Could you print the material below line for line with no changes, leaving the pictures out?

···

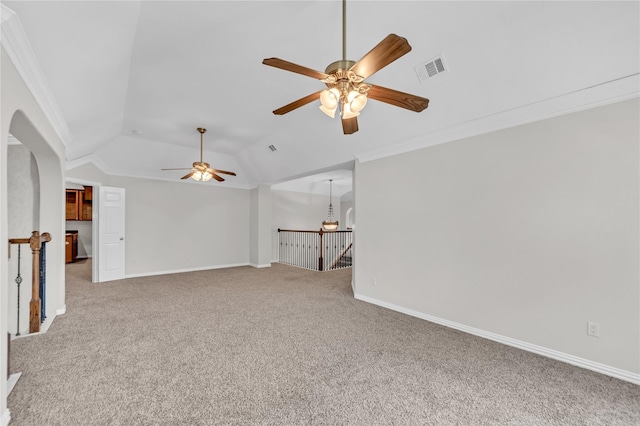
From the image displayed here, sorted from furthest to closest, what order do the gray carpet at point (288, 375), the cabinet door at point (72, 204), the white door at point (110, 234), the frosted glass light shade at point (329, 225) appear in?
the frosted glass light shade at point (329, 225)
the cabinet door at point (72, 204)
the white door at point (110, 234)
the gray carpet at point (288, 375)

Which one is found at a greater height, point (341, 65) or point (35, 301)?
point (341, 65)

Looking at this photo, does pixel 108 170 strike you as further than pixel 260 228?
No

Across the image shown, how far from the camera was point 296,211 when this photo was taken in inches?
412

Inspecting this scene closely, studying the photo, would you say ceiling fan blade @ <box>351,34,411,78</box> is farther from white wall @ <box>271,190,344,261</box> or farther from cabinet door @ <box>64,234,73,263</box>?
cabinet door @ <box>64,234,73,263</box>

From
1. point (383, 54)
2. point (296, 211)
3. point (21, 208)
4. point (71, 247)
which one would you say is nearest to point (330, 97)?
point (383, 54)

···

_FINAL ANSWER_.
From the image displayed here, sorted from furthest to closest, what order do the gray carpet at point (288, 375), the cabinet door at point (72, 204), the white door at point (110, 234), the frosted glass light shade at point (329, 225) appear in?
the frosted glass light shade at point (329, 225)
the cabinet door at point (72, 204)
the white door at point (110, 234)
the gray carpet at point (288, 375)

Which one is found at a greater height, point (341, 65) or point (35, 301)?
point (341, 65)

Looking at this photo, does pixel 108 170 strike you as further than pixel 260 228?
No

Across the image shown, how far from the camera was point 296,211 when this photo was taken in inches?
412

Inspecting this scene closely, studying the photo, would you say ceiling fan blade @ <box>351,34,411,78</box> is farther from white wall @ <box>271,190,344,261</box> or farther from cabinet door @ <box>64,234,73,263</box>?
cabinet door @ <box>64,234,73,263</box>

From
1. point (383, 54)
2. point (296, 211)
3. point (21, 208)
4. point (71, 247)
which one would you say is nearest to point (330, 97)?
point (383, 54)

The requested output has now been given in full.